Meaning of Acronym Sso in the Context of Std::String

Meaning of acronym SSO in the context of std::string

Background / Overview

Operations on automatic variables ("from the stack", which are variables that you create without calling malloc / new) are generally much faster than those involving the free store ("the heap", which are variables that are created using new). However, the size of automatic arrays is fixed at compile time, but the size of arrays from the free store is not. Moreover, the stack size is limited (typically a few MiB), whereas the free store is only limited by your system's memory.
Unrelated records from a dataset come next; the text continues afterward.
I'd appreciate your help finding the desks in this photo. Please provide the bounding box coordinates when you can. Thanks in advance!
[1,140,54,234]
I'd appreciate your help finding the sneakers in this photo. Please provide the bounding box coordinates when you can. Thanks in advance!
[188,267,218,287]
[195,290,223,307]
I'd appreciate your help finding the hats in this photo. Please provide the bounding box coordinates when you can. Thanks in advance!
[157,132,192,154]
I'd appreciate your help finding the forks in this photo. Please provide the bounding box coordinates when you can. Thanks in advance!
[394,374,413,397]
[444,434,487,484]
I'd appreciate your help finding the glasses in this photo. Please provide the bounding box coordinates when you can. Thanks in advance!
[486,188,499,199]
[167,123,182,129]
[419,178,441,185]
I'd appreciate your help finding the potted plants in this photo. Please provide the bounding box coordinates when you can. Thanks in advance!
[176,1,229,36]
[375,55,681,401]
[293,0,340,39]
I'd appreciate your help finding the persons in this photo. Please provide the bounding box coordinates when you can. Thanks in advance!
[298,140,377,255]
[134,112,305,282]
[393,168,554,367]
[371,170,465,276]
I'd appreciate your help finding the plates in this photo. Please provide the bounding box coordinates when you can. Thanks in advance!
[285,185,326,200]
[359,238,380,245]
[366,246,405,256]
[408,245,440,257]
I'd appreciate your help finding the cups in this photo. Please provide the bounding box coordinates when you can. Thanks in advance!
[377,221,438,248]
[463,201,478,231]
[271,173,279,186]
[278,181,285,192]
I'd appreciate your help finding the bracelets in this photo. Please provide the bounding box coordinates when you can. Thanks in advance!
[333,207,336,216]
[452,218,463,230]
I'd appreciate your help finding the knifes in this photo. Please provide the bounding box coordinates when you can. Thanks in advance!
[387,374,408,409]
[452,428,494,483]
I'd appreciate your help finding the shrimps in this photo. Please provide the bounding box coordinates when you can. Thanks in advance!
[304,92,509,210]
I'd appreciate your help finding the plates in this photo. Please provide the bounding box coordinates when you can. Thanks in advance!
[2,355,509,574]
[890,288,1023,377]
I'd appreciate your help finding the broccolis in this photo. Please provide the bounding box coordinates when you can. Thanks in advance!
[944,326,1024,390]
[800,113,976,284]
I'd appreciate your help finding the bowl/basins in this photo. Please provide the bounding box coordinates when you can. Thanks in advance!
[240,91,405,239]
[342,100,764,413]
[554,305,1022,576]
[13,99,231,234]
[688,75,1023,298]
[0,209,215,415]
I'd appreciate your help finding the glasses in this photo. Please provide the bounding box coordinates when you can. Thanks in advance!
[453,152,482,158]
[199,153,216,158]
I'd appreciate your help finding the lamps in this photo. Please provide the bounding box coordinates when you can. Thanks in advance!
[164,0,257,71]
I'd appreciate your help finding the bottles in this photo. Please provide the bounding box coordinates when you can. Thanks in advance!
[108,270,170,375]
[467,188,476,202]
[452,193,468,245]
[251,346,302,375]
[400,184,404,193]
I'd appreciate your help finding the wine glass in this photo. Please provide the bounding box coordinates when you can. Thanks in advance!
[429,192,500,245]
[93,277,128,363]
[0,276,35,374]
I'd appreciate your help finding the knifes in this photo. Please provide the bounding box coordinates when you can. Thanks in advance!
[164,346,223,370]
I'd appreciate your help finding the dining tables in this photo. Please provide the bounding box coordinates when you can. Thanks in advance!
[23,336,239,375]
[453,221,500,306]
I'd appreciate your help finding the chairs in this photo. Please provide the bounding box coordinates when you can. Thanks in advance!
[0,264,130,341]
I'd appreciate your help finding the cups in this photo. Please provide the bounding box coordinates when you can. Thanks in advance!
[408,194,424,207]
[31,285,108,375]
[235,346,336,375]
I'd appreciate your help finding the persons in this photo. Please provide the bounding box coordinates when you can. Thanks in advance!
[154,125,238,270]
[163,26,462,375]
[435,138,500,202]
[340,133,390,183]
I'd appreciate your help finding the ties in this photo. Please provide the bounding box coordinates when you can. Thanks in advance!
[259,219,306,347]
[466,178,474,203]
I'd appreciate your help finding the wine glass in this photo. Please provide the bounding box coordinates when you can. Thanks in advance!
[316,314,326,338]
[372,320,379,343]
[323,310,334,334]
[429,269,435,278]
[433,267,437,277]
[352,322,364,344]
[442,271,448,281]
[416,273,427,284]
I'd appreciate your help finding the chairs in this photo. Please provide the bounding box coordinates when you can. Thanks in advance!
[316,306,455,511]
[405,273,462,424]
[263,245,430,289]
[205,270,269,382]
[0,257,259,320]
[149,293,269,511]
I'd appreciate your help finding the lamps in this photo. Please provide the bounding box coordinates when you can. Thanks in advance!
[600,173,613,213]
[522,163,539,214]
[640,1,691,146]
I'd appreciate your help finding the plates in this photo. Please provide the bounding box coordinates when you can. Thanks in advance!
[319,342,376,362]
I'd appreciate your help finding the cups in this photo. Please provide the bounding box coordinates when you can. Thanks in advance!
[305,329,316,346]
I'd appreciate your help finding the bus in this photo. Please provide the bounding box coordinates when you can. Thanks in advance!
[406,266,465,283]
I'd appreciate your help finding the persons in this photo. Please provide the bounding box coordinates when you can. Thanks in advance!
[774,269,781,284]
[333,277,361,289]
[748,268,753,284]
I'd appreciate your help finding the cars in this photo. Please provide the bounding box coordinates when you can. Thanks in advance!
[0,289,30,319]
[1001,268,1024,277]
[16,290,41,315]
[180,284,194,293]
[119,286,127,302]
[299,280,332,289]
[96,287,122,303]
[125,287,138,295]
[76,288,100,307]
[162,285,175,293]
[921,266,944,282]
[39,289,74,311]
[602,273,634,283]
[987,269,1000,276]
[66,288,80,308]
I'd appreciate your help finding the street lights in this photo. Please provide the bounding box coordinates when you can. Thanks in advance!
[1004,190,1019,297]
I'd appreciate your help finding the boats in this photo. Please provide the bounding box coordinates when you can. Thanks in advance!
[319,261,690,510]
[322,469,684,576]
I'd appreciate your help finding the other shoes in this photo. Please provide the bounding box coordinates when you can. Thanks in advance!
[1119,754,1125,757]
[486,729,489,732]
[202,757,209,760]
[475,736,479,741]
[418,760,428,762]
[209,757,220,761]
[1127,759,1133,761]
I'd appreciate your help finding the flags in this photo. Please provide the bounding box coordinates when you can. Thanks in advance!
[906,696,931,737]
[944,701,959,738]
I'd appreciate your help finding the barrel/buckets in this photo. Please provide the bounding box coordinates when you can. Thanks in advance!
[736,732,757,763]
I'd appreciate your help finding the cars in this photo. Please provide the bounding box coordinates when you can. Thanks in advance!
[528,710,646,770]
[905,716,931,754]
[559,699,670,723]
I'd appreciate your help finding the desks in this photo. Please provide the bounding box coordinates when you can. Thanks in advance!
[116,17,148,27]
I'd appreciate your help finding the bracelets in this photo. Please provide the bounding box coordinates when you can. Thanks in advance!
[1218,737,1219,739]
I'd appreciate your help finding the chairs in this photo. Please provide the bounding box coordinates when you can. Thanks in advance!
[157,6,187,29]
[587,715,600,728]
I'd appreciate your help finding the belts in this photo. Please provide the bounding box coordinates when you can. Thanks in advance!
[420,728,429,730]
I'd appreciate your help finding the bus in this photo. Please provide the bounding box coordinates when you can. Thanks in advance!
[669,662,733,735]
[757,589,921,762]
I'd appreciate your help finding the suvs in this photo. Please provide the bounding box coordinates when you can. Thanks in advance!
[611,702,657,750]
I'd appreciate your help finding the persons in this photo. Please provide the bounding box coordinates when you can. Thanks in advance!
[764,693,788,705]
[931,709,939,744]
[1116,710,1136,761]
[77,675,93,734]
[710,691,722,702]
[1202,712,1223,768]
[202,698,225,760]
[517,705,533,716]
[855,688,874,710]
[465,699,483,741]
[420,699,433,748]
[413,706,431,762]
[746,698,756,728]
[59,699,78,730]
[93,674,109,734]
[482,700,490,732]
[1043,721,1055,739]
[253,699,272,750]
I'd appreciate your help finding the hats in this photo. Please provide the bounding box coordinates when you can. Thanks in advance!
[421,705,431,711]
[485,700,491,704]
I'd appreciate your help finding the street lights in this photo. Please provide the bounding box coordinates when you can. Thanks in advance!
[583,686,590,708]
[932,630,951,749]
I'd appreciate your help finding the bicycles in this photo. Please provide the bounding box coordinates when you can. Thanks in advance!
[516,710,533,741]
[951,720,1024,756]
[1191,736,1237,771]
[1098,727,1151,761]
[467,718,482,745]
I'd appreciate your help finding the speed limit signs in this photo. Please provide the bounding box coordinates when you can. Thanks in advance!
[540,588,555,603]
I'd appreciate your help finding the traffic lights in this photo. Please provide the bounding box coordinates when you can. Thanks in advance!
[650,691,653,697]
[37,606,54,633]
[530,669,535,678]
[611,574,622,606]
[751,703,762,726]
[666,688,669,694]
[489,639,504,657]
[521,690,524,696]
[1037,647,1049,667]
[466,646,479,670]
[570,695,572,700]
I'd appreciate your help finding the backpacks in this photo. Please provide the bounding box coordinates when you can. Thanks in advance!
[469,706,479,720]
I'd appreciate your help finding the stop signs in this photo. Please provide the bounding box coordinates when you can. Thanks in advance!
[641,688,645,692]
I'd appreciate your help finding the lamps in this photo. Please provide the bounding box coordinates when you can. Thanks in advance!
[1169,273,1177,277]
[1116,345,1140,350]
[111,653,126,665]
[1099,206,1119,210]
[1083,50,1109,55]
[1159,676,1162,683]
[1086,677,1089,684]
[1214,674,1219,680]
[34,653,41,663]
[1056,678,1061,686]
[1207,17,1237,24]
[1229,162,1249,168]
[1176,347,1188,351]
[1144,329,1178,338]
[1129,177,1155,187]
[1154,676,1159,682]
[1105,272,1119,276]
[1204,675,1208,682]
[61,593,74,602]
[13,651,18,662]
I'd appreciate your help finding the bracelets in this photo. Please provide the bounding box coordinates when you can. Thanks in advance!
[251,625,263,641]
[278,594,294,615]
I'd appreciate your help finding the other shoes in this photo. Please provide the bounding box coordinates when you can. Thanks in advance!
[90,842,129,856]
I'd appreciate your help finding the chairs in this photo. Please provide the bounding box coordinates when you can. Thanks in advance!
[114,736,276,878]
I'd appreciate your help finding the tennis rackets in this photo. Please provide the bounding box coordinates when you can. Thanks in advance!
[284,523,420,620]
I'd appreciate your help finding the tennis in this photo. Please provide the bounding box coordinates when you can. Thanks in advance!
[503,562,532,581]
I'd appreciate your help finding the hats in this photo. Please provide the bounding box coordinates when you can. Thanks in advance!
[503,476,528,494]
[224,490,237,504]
SSO is the Short / Small String Optimization. A std::string typically stores the string as a pointer to the free store ("the heap"), which gives similar performance characteristics as if you were to call new char [size]. This prevents a stack overflow for very large strings, but it can be slower, especially with copy operations. As an optimization, many implementations of std::string create a small automatic array, something like char [20]. If you have a string that is 20 characters or smaller (given this example, the actual size varies), it stores it directly in that array. This avoids the need to call new at all, which speeds things up a bit.

EDIT:

I wasn't expecting this answer to be quite so popular, but since it is, let me give a more realistic implementation, with the caveat that I've never actually read any implementation of SSO "in the wild".

Implementation details

At the minimum, a std::string needs to store the following information:

The size
The capacity
The location of the data

The size could be stored as a std::string::size_type or as a pointer to the end. The only difference is whether you want to have to subtract two pointers when the user calls size or add a size_type to a pointer when the user calls end. The capacity can be stored either way as well.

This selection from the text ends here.